**Passage provided**

^^^^^^^^

So what is presuppositional apologetics? And how does it compare to the other, evidential approach?
Evidential apologists figure if we present the evidence – enough of it, and the right sort – people will follow the facts and come to realize that there is indeed a God. The problem is, facts are always interpreted and there is no agreeable common “neutral ground” that both sides can meet on to examine those facts. Present someone with information about the stunning intricacy of the human eye and they’ll fall back on their worldview – their presuppositions – to tell them how to understand this information. A Christian will look at the eye and acknowledge it as evidence of a great and wonderful Designer while an atheist will understand it instead as evidence of millions of years of evolution, since something this amazing couldn’t have just sprung up overnight! Confronted with the same evidence, they come to opposing conclusions because sin taints even our intellect – even our reasoning – so evidence can be twisted to support two radically different worldviews.
Presuppositional apologetics delves into the assumptions – the presuppositions – that underlie every worldview. When, in Collision, Hitchens accuses God of being a tyrant for ordering the death of the Amalekites (Deut 25:19), Wilson asks Hitchens to provide, from his atheistic worldview, a grounds for being upset. If we are just “matter in motion,” as the atheist worldview contends, what reason is there for Hitchens to care what happens to Amalekites? Hitchens makes repeated moral claims, and Wilson repeatedly shows his atheistic worldview gives him no basis for claiming anything is wrong, or anything is right. While Hitchens has debated a throng of other Christians it’s only Wilson, and his presuppositional apologetics, that’s given him pause.

^^^^^^^^

**Exercise directions**
Pick up the passage on presuppositional apologetics after its final sentence and carry it forward.

^^^^^^^^

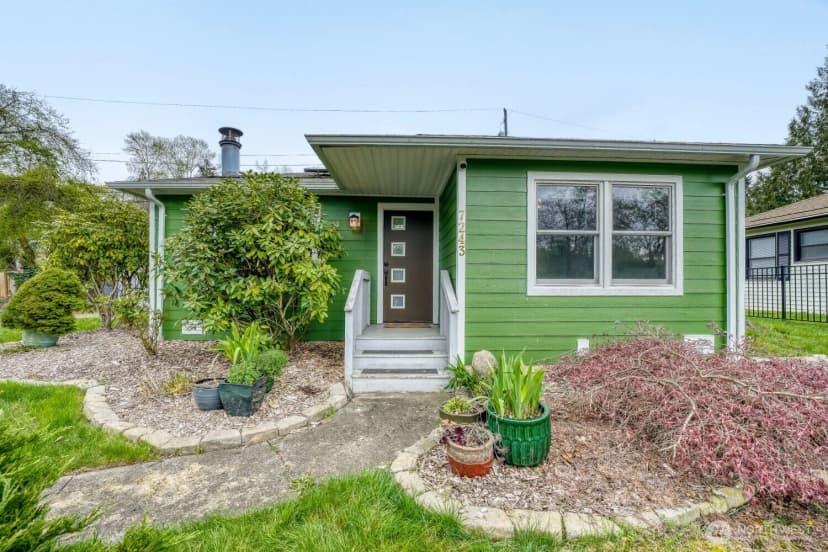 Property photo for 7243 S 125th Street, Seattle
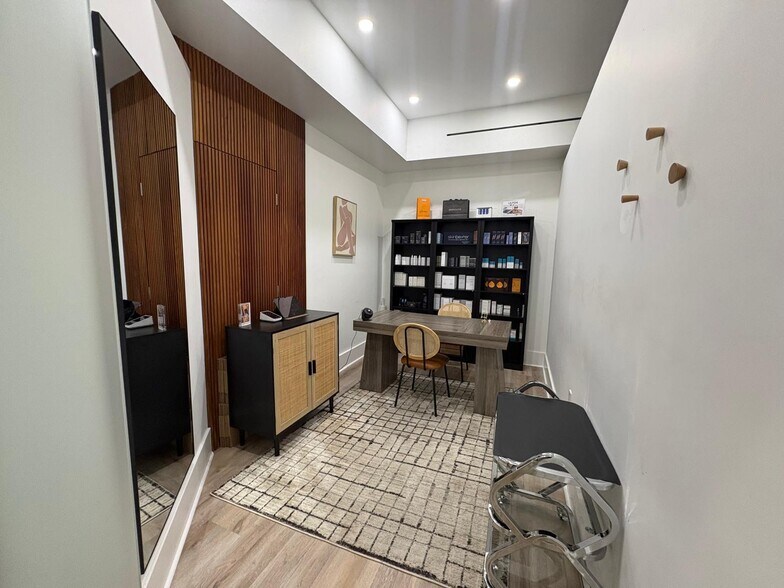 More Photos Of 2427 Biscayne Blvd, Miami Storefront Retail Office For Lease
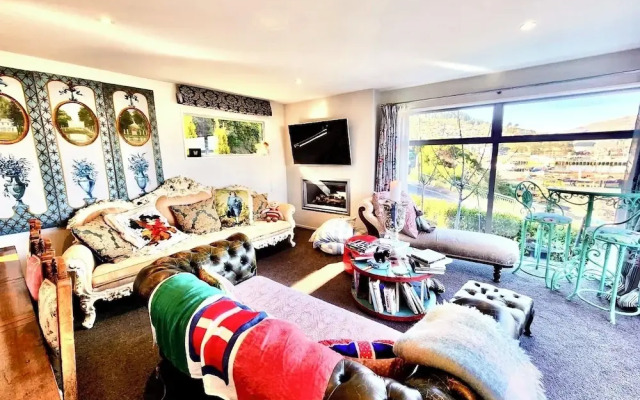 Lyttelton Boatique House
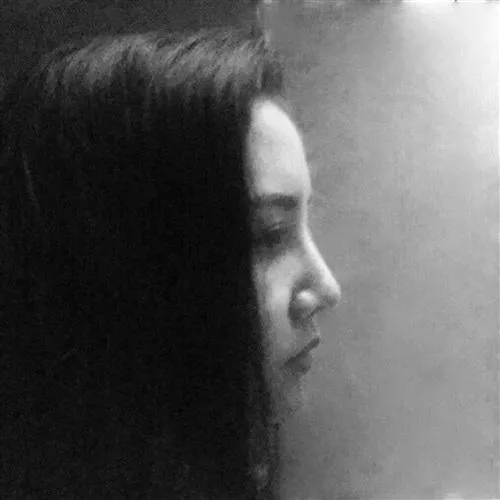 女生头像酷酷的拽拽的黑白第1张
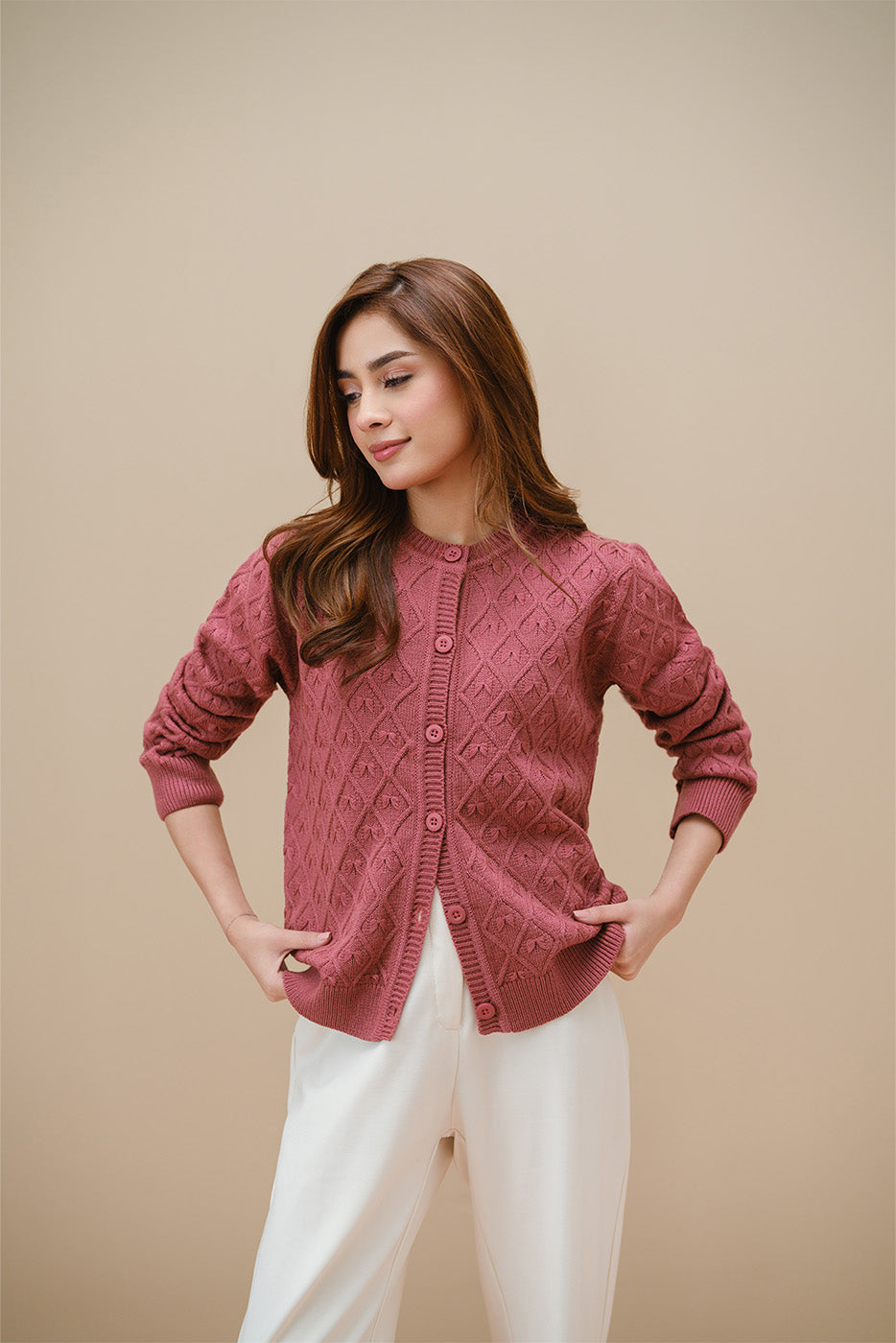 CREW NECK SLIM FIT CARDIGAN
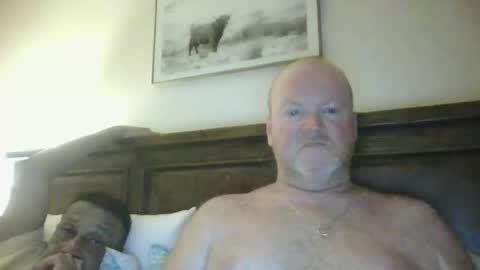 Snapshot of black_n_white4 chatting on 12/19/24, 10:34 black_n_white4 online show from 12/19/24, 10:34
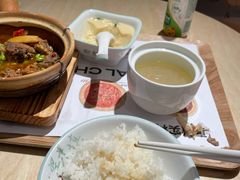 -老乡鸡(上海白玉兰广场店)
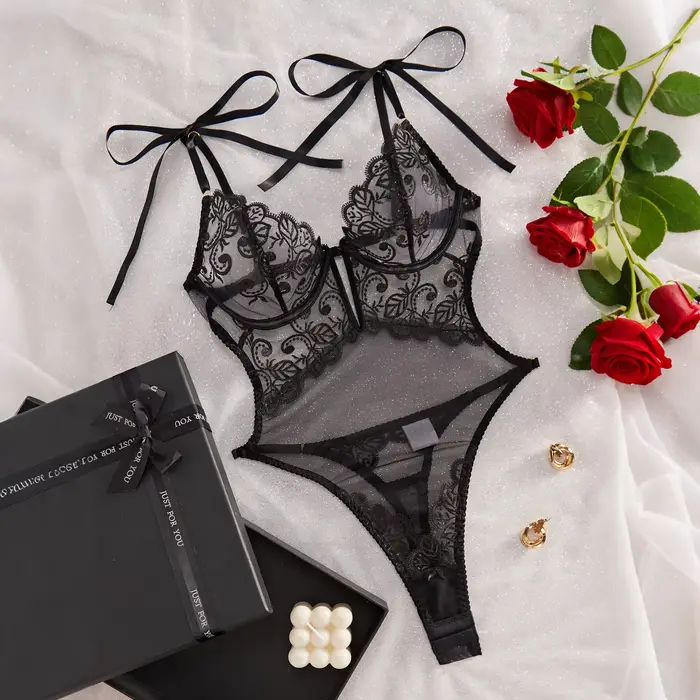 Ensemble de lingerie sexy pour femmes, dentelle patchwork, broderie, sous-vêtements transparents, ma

^^^^^^^^

**Written response**
We can learn from Wilson and use this same approach to properly answer the theistic evolutionists in Christian circles. Like Wilson, we need to cut to the very core of the debate and address their presuppositions – we need to ask how evolution can fit with Christianity when it requires a mythical Adam and Eve, millions of years of mutations and mistakes, and Death before the Fall?
This is a film some will love, and others might find too loud (the producer has shot music videos in the past, and that influence is felt here in the driving, beat-y soundtrack), but the meat of what’s discussed, and the example that is set in the discussing, will be valuable for all ages and all interests. Would that everyone would watch this one!